Your instructions: From the first line down to the line containing "E-commerce bookmark icons vector", print the records below exactly, leaving every picture out.

Information:

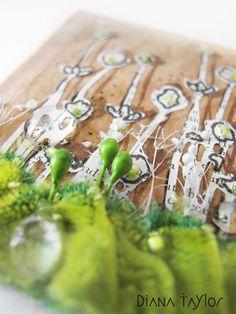 Spring Garden on a teabag - embroidery by Velvet Moth Studio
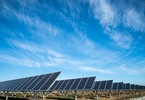 Access here alternative investment news about VC Investment Into Climate Tech Growing 5 Times Faster Than Overall VC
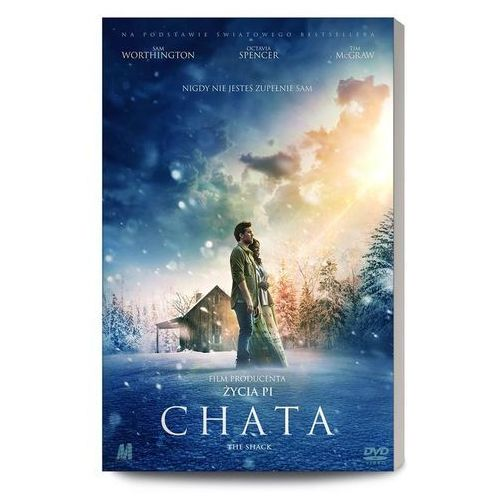 Chata DVD, 87208201578DV (7730557)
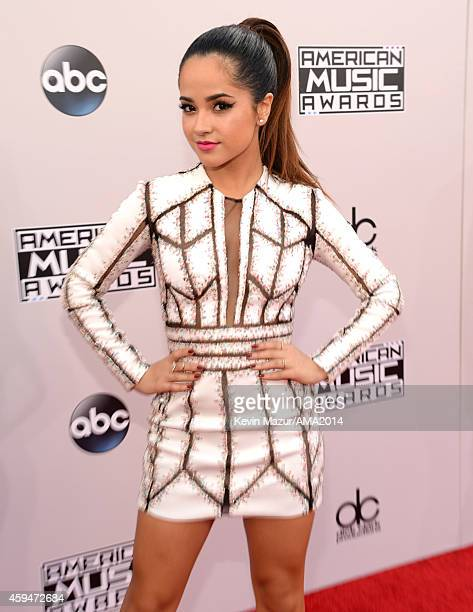 Becky G attends the 2014 American Music Awards at Nokia Theatre LA Live on November 23 2014 in Los Angeles California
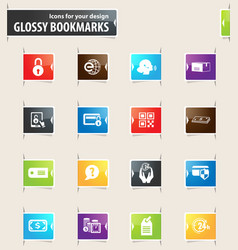 E-commerce bookmark icons vector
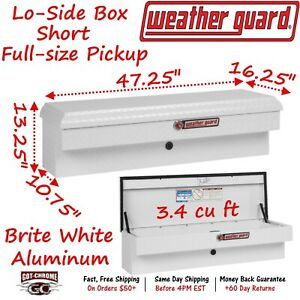 184 3 01 Weather Guard White Aluminum Lo side Mount Box 47 Truck Toolbox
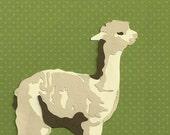 Alpaca Original Papercut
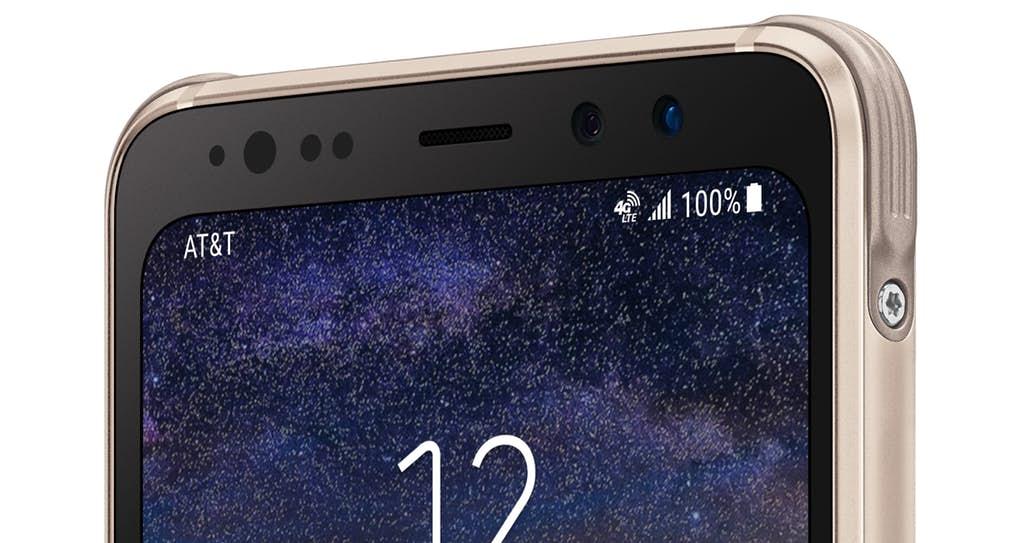 Интересная штука: защищённый Samsung Galaxy S9 Active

Exercise output:
 Spring Garden on a teabag - embroidery by Velvet Moth Studio
 Access here alternative investment news about VC Investment Into Climate Tech Growing 5 Times Faster Than Overall VC
 Chata DVD, 87208201578DV (7730557)
 Becky G attends the 2014 American Music Awards at Nokia Theatre LA Live on November 23 2014 in Los Angeles California
 E-commerce bookmark icons vector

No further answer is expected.